The compressive stress–strain curves of the 20 Vol% Ti₃AlC₂/Cu composites prepared in this study are shown in Figure 10. The maximum compressive strength of the composites prepared from the copper-plated 20 Vol% Ti₃AlC₂ particles reaches 705 MPa, and the compressive strain is 37.6, whereas the maximum compressive strength of the common 20 Vol% Ti₃AlC₂/Cu composites is only 651 MPa, and the compressive strain is 37.6. is only 651 MPa and the compressive strain is 33.5%. It can be seen that after the surface copper plating treatment of Ti₃AlC₂, the mechanical properties of the composites were significantly improved, the compressive strength increased by 8.29%, the compressive strain increased by 12.24%, and the ductility was also improved.

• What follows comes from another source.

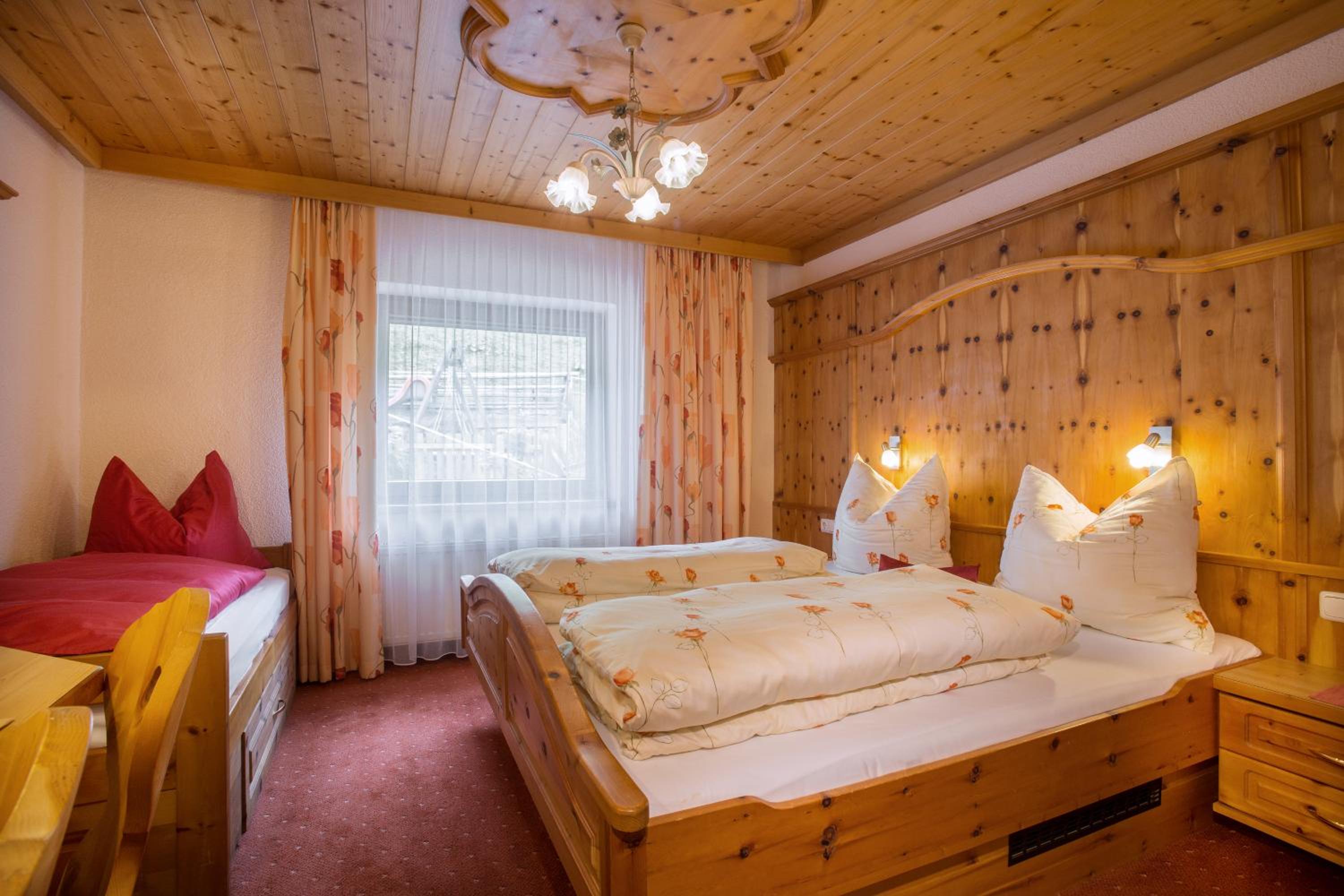 Pension Alpengruss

This enhancement is well explained by the microstructure morphology in Figure 8 and the densification change results in Table 1. This increase in compressive strength and compressive strain are attributed to the reduced probability of agglomeration and the high interfacial bond strength between Ti₃AlC₂ and the Cu matrix after the surface copper plating treatment. The interfacial strength in composites determines if the reinforcing phase can effectively act as a load-bearing phase [25]. At the same time, the copper-plated reinforcing phase also has a stronger hindering effect on the dislocation motion during the deformation of the composites, which improves the compressive properties of the composites.

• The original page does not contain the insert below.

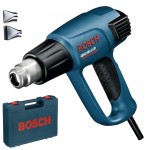 BOSCH GHG 660 LCD Suflanta cu aer cald 2300 W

Figure 11 demonstrated the ultimate compressive strength and compressive strain of Ti₃AlC₂/Cu composites with different reinforcing phase contents in different studies. These include the 20 Vol% Ti₃AlC₂/Cu and Cu@Ti₃AlC₂/Cu composites prepared in this study as well as the Cu-based composites prepared by Huang et al. [16], using 50 Vol% Ti₃AlC₂ and Wang et al. [1], using 60 Vol% Ti₃AlC₂ and at different sintering temperatures. From the figure, it can be seen that the ultimate compressive strength of the composites was highest at 50 Vol% of Ti₃AlC₂ and a sintering temperature of 1050 °C, which reached 1185 MPa, but the compressive strain of the composites was only 2.9%. At 60 Vol% Ti₃AlC₂, the ultimate compressive strength reached 765 MPa, but the compressive strain was only 4.32%. The ultimate compressive strength of the 20 Vol% Cu@Ti₃AlC₂/Cu composite prepared in this study reached 705 MPa, and the compressive strain reached 37.6%. The large reduction in the compressive strain of the composites is attributed to the increase in weak bonding surfaces within the composites due to the increase in the content of the reinforcing phase, as well as the MAX phase ceramic particles, which are inherently very brittle. Zhang et al. [3] showed that the chemical reactivity between Ti₃AlC₂ and copper varies with increasing temperature. Their results showed that the reactivity was lower in the range of 850–950 °C and higher above 950 °C. In this study, only a small amount of TiC_x was produced at a sintering temperature of 850 °C. In this study, only a small amount of TiC_x was generated at a sintering temperature of 850 °C. The structural integrity of Ti₃AlC₂ was maintained to a certain extent, and the bonding surface between Ti₃AlC₂ and the matrix was improved along with copper plating, resulting in a good balance of compressive strength and ductility of the composite.

4. Conclusions

Cu@Ti₃AlC₂ powder was prepared via copper plating on the surface of Ti₃AlC₂ particles using chemical plating, and Cu-based composites were prepared by vacuum hot-press sintering after mixing with Cu powder. The Cu@Ti₃AlC₂ powders were analyzed and characterized by SEM, TEM, and XRD after the copper plating treatment. The particle size of the powders was about 10~30 μm, and the presence of Cu was successfully detected on the surface of Ti₃AlC₂; no other impurities were found. Compared with ordinary Ti₃AlC₂/Cu composites, the Cu@Ti₃AlC₂/Cu composites have higher densities and interfacial bonding strengths and avoid direct contact with Ti₃AlC₂, which reduces the probability of agglomeration phenomena to a certain extent and leads to a more homogeneous dispersion of the reinforcing phase. The maximum compressive strength reached 705 MPa, which was 8.29% higher than that of the Ti₃AlC₂/Cu composites, and the compressive strain reached 37.6%, which was 12.24% higher than that of the Ti₃AlC₂/Cu composites.